Couldn’t sleep, still full of mucus and coughing in the morning, so I slacked in sick to work for a few hours and tried sleeping. Then I had to do work, but it was okay. Ish.

Read (manga): A Bride’s Story vol 13 (Kaoru Mori): Smith and Talas and their guides make their way back toward Amir’s, but alas the foreigners are invading and their journey is cut short.

Read (short): “Kaiju Agonistes” (Scott Lynch): I don’t think I’ve seen quite this take on Godzilla before, or how it could accomplish its goal.

Read (novel): The Formidable Miss Cassidy (Meihan Boey): A stout Scottish governess takes up a position in Singapore in the late 19th century. Supernatural revelations and conflicts ensue, along with a lot of family.

Written (new project): 185.

One can invent a bigger word than “supercalifragilisticexpialidocious”, but is it better?

Went to the office, coughed a lot, did some work, ate some Filipino fried chicken and assorted foods but didn’t enjoy them much (definitely a me problem), tried to learn some Kubernetes but didn’t do a very good job, coughed some more.

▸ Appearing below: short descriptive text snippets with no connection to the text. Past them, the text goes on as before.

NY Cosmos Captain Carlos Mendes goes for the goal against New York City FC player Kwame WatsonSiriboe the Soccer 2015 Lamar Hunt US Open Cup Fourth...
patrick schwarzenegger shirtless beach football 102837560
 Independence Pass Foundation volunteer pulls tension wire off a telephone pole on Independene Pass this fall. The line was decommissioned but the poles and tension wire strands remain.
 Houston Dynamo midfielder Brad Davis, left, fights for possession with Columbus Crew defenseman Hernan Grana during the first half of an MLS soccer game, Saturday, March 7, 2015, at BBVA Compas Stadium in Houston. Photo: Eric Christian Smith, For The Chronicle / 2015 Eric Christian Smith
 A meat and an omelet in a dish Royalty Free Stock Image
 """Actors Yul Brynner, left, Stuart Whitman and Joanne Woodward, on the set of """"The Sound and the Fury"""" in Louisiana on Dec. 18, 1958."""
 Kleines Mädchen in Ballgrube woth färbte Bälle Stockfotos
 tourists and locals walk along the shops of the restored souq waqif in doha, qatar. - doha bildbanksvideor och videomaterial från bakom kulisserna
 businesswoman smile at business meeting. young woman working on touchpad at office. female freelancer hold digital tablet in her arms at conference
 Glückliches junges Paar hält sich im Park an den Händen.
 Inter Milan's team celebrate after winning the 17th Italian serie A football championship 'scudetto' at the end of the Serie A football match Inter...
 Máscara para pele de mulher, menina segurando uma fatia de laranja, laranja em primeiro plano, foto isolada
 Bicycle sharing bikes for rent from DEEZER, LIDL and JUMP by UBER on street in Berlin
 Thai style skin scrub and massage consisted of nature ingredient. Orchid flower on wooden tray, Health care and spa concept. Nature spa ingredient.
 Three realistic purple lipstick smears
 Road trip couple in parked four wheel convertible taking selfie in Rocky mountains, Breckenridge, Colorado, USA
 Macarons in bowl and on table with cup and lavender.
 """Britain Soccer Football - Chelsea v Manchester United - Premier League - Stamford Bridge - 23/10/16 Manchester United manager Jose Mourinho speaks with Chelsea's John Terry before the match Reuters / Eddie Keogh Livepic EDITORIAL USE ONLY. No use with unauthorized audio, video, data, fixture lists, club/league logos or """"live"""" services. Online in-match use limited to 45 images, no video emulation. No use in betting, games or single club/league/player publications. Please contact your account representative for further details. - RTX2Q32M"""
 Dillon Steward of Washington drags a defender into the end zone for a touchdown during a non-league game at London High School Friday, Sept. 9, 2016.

Read (manga): A Bride’s Story vol 12 (Kaoru Mori): Looks in on every group we’ve met so far, but mostly about Smith and Talas and party and their now photography-enabled journey, with a long stay in the house of the guy with two wives who adore each other.

Written (new project): 165.

Or I guess natural face-blindness is okay too.

Read (art book): Terry Moore After Dark… (Terry Moore): Pretty much what you’d think. Mostly sketches or pencil drawings, mostly Francine and Katchoo or other SIP characters, not very high on the raunch scale.

Read (novel): Second Helpings (Megan McCafferty): Senior year, protagonist actually gets together with her on-again-off-again soulmate. Ends in graduation, so could be a conclusion, but there are actually three more books in the series.

Written (new project): 258.

I got up to take work handover at the usual work time, fed some cats, and then went back to bed and didn’t wake up for like four hours. So on the one hand, I wasted almost the entire day, but on the other, sleep.

Read (manga): The Invisible Man & His Soon-to-Be Wife vol 6 (Iwatobineko): They are finally living together! Also other people are having lives and babies and stuff.

Watched (anime): Tawawa on Monday 1.1-3: You know how it’s possible to make anime about something other than jiggling? These guys neither. The episodes are only half-length, so it didn’t take as long as it seems to give up.

Watched (anime): Dorohedoro 1.1-3: Messed-up people in a messed-up world with other messed-up people and evil magic and copious murders. The aesthetic is post-apocalyptic, but it seems to be more interdimensional. Not that we have much in the way of backstory, except that magic builds up as the environmental pollutant it looks like, and also sorcerers are dicks.

Written (new project): 258.

Several of the audience survive every performance!

I slept in incompetently, but eventually went shopping and stuff.

Watched (anime): Witch Hat Atelier 1.3: And away Coco goes, to certain death in the trial she’s not at all qualified for.

Watched (anime): Frieren: Beyond Journey’s End 1.1: The first episode is all backstory and establishing vibes, so following the manga pretty close so far.

Read (manga): The Invisible Man & His Soon-to-Be Wife vol 5 (Iwatobineko): They’re getting mushier and introducing each other to their parents and even moving in together, but not having sex or anything like that.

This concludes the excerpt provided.